This paper addresses the following claim(s):

"Previous studies within this research supplement have explored the hypothesis that engagement by higher education faculty in K-16 partnerships through various mechanisms may also have a pushback effect on the professors' academic lives - most specifically their teaching, their research and their disciplinary knowledge. While the impact of K-16 partnership work is not limited to MSPs (Pomeroy and Rui, 2009), the potential for this kind of bidirectional impact may be highest in partnerships such as the National Science Foundation's (NSF) Math Science Partnership (MSP) program. Each of the aforementioned studies was limited by a small sample
size or low response rate. To explore the hypothesis as it may relate to all faculty involved in MSPs, the authors were able to collaborate with Westat on their annual survey, which is required of all participating faculty members. The contribution of this particular study is that it includes all 605 MSP higher education faculty members who responded.

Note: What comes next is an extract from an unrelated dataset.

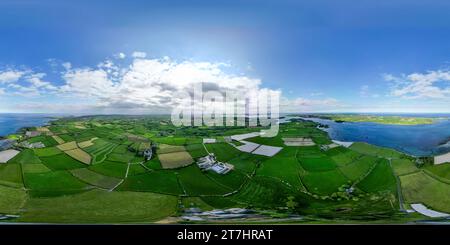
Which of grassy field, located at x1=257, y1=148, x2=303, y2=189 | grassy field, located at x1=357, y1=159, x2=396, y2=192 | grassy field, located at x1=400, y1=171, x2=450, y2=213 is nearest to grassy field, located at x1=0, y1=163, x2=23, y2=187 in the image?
grassy field, located at x1=257, y1=148, x2=303, y2=189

Thanks to data-sharing by Westat, this study explores the possibility of relationships between impact and faculty characteristics such as: field of teaching, field of research, rank, type of institution and number of hours of engagement in the MSP during the survey year. The study is limited, however, in several ways: a) it does not identify or examine the relationship between type of MSP or type of faculty engagement and impact; b) it covers only one year (2008) of data collection thereby potentially missing the impact of engagement that might have occurred in previous years; and c) because the questions were embedded in the much broader Westat survey, there was no opportunity for more in-depth probes concerning impact."